Thursday, February 6, 2014

Non-verbal Communication

            People often say that 93% of communication is nonverbal, which means that most of the communications comes from body language. Author David Small takes advantage of this when he writes his graphic novel Stitches: A Memoir, David Small uses his images in this graphic novel to describe situations that words simply cannot and he also uses the body language of the characters to show their real feelings.
            Even from the beginning of the book David Small tells the reader that his family had their own language that involved no words Small would even write out the sounds that their “language” would make, things like his mom slammed doors making “Whap” noises, his dad hit a punching bag making a “pocketa”, and his brother banged on drums with the sound “bum”. This “language” is repeated thought the graphic novel, when his family did this they were trying to communicate something, being angry, sad, anything that they did not want to talk about verbally with each other. Or when David Small is recovering from his surgery later on in the graphic novel, his mother tells him to stop messing with his stitches and he looks at her with a look that said “why do you even care” but he can’t actually say anything because of the surgery.  He also uses his images to show what his metaphors mean to him, for example when David Small explains how his mother’s silent anger was “like a black tidal wave” he then draws a picture of a tidal wave swallowing him and his brother whole.
            Another thing that David Small does in Stitches: A Memoir is that he uses his drawings when no words can be used to describe what his emotions are toward a specific situation. When David, the young David, went out and played as Alice and was chased back to his house he draws a sequence showing David and he almost looks defeated and he then goes to his drawing pad and he becomes lost in his own drawings and it takes the pain of it away.
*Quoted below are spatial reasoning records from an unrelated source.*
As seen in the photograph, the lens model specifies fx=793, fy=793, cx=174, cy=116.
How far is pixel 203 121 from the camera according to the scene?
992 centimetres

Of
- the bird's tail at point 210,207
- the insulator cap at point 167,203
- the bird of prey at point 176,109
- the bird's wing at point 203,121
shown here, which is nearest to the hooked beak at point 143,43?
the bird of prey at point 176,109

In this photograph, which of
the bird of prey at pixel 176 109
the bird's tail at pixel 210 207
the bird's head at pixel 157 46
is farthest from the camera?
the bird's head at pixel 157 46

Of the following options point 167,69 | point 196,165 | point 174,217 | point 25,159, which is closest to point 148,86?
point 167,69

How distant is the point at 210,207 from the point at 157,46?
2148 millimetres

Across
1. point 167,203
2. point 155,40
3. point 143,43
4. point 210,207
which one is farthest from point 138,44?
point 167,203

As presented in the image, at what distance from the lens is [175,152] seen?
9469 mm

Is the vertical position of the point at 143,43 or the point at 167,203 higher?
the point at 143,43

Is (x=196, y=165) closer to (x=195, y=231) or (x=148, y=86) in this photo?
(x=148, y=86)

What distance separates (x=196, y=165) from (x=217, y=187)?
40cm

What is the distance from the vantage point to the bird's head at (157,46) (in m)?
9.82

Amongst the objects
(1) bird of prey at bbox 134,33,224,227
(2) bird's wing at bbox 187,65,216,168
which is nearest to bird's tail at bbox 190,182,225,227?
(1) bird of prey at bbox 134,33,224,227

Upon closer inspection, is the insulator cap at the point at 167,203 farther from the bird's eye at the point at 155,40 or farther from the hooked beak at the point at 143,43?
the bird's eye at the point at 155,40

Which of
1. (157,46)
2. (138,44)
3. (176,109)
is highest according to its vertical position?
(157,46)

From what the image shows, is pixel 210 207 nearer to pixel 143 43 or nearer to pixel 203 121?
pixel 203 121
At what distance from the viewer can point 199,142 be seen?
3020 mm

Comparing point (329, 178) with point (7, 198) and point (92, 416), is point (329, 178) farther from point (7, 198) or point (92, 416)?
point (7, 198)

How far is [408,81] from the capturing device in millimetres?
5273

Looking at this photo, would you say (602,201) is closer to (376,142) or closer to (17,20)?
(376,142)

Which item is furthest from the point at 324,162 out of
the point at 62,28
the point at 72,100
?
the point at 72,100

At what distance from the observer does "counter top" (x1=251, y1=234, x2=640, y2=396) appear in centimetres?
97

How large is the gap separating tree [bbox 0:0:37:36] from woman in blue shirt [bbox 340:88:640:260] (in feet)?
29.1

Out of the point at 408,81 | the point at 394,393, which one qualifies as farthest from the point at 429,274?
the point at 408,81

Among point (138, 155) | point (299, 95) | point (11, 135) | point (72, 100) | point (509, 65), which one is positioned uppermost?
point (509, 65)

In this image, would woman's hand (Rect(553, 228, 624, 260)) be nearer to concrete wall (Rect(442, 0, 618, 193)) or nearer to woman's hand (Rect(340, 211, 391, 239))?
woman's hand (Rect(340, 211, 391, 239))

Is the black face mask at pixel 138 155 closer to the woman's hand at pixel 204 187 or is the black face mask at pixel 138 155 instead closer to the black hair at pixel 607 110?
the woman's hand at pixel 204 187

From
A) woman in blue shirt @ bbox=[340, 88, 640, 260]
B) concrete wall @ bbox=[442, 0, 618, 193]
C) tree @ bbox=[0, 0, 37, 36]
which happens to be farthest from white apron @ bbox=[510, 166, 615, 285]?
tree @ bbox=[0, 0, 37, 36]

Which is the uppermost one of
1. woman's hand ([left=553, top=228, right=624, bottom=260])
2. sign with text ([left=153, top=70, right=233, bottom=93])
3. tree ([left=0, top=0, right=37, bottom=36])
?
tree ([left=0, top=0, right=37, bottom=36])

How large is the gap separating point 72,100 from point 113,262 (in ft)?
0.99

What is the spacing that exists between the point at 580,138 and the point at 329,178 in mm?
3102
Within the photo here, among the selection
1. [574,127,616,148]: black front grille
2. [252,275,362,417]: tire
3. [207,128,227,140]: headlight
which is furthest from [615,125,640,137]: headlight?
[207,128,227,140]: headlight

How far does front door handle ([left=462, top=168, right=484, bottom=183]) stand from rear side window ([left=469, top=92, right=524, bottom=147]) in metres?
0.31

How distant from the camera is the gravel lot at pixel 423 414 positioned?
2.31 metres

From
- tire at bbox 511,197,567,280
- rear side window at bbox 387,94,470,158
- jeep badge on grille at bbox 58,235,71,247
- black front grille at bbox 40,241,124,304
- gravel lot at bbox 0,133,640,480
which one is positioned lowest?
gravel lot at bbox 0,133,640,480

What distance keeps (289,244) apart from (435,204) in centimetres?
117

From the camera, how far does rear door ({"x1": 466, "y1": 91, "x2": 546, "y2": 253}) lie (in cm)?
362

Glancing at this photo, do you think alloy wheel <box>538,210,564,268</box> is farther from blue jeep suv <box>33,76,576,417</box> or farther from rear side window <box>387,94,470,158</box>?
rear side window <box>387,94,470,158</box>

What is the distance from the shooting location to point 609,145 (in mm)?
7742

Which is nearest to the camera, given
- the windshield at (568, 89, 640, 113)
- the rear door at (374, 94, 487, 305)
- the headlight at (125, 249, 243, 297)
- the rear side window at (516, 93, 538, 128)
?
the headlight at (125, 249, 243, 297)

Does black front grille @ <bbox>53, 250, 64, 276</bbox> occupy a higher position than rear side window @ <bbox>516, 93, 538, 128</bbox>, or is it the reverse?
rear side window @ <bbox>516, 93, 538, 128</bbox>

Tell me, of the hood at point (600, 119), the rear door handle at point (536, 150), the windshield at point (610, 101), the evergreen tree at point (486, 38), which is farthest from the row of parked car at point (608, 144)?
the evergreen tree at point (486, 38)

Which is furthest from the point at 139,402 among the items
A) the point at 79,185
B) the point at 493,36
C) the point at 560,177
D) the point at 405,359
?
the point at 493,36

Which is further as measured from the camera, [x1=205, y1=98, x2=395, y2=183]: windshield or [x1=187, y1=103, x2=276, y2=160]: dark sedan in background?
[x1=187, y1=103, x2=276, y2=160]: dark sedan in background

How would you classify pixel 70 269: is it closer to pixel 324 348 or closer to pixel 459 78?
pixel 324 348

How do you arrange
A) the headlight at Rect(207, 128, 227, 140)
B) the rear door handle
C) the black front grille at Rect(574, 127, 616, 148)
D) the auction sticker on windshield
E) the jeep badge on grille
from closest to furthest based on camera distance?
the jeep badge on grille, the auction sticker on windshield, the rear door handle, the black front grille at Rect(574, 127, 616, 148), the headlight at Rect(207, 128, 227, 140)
Another example is when David and his mother go and visit his grandmother David is left with his grandmother and she punishes him and drags him around pulls him up the stairs by his wrist and burns his hands. Throughout this sequence while David’s grandmother pulls him, the images of David Small’s face shows that he was genuinely afraid and in pain from what his grandmother was doing to him. Later on in the novel when Small starts to see a psychiatrist the discuss how David’s mother does not love him and when David and his psychiatrist are coming to an end of the conversation, David just breaks down and starts to cry and it shows that he is going through pure sadness.  He shows all of this without words and uses the images to show so much more emotions coming from David Small most of these things you could not get from only words on a page you have to actually be able to see it.
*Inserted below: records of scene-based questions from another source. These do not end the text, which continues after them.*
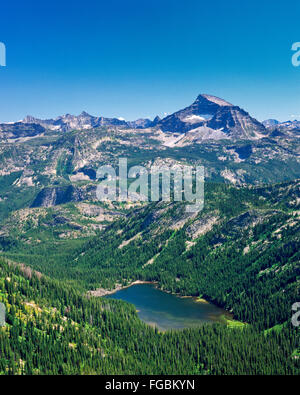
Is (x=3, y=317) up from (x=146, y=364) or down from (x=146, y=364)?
up
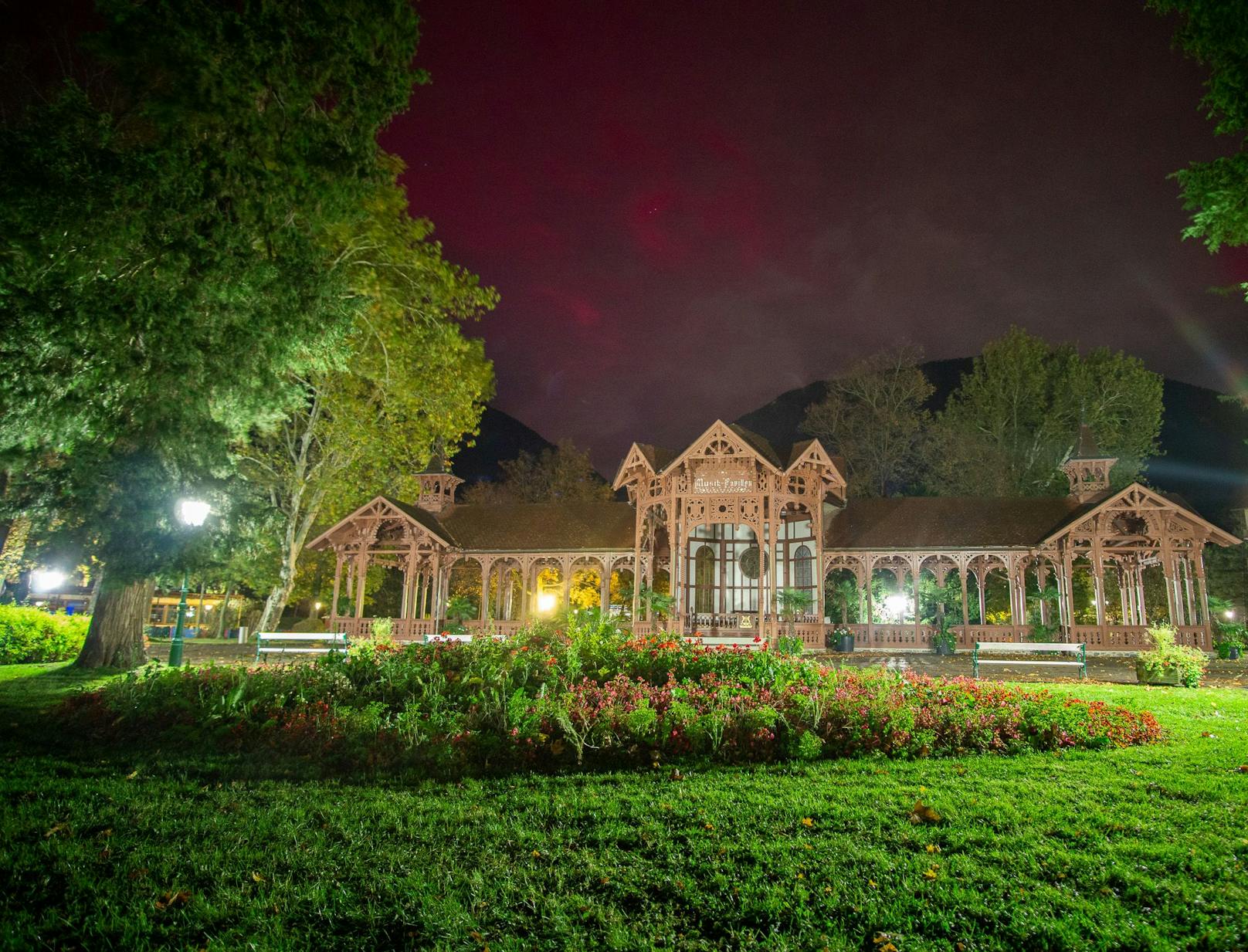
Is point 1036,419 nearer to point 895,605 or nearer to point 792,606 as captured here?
point 895,605

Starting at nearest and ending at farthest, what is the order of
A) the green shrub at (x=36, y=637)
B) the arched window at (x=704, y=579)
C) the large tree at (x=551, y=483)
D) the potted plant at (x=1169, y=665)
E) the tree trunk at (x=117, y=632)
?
the potted plant at (x=1169, y=665)
the tree trunk at (x=117, y=632)
the green shrub at (x=36, y=637)
the arched window at (x=704, y=579)
the large tree at (x=551, y=483)

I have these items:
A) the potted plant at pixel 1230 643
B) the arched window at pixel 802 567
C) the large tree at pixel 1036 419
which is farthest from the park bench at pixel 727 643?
the large tree at pixel 1036 419

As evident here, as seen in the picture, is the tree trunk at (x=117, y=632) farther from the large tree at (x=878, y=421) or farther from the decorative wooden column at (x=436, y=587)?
the large tree at (x=878, y=421)

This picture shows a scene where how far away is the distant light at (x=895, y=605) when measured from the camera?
102 ft

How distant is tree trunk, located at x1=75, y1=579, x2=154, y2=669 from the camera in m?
15.2

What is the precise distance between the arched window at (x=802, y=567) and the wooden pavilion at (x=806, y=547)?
0.32ft

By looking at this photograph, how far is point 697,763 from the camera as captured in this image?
23.3ft

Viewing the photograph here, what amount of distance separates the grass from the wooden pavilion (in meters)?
19.2

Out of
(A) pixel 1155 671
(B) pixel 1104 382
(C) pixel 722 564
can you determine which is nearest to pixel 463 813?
(A) pixel 1155 671

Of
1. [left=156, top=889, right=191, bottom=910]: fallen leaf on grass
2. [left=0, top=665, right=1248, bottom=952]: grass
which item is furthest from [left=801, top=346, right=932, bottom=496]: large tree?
[left=156, top=889, right=191, bottom=910]: fallen leaf on grass

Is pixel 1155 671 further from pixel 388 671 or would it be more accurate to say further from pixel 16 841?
pixel 16 841

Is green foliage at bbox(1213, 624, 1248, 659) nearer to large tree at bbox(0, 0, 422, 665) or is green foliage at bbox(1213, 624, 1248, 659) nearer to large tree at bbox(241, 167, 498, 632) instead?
large tree at bbox(241, 167, 498, 632)

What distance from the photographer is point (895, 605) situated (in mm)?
31766

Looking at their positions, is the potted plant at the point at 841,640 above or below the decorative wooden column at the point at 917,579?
below
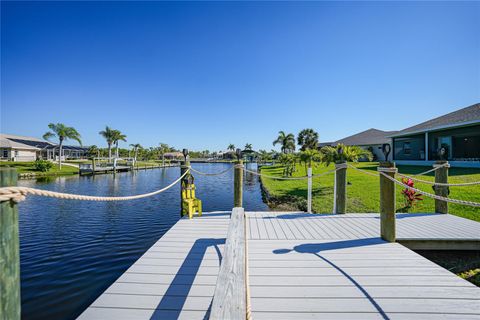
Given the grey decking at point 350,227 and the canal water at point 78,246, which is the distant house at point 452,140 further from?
the canal water at point 78,246

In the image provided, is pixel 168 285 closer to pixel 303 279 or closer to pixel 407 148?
pixel 303 279

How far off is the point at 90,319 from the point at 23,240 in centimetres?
871

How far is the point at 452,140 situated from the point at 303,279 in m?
25.9

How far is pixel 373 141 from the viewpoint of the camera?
35250 mm

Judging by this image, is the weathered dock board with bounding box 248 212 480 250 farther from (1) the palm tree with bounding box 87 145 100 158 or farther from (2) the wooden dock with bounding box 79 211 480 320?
(1) the palm tree with bounding box 87 145 100 158

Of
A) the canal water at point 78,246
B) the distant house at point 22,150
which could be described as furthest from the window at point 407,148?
the distant house at point 22,150

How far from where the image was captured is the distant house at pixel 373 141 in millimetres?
32406

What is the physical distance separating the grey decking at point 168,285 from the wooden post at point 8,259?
124cm

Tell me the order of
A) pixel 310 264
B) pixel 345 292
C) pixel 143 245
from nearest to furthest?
pixel 345 292 < pixel 310 264 < pixel 143 245

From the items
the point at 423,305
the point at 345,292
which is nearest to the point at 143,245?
the point at 345,292

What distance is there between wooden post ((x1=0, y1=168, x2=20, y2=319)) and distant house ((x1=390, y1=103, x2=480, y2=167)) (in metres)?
23.4

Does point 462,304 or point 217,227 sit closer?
point 462,304

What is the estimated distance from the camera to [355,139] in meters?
41.7

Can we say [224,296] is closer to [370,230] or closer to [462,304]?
[462,304]
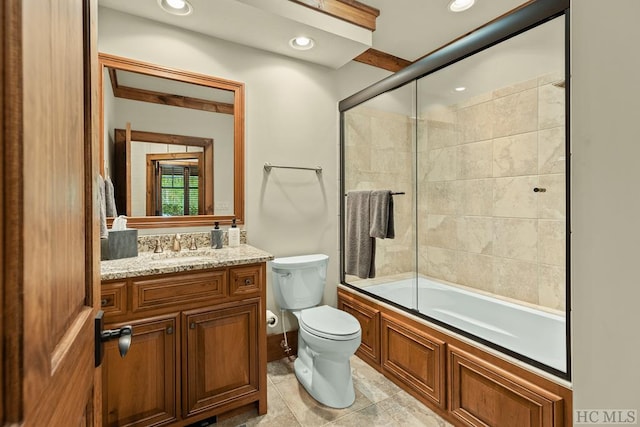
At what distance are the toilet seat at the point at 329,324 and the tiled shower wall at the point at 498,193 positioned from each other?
1.13 metres

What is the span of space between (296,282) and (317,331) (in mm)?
450

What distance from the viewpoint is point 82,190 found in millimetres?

             David Small in Stitches: A Memoir does an amazing job of going past the only verbal form of communication, using only words to describe things and using images to show the pure emotion that could only be seen not told. 

1 comment:

  1. Sean, I like your emphasis on non-verbal communication. You might consider picking one of the two angles you establish here—either extended use of sounds or graphic storytelling. I suspect you can enough specific examples to go either direction.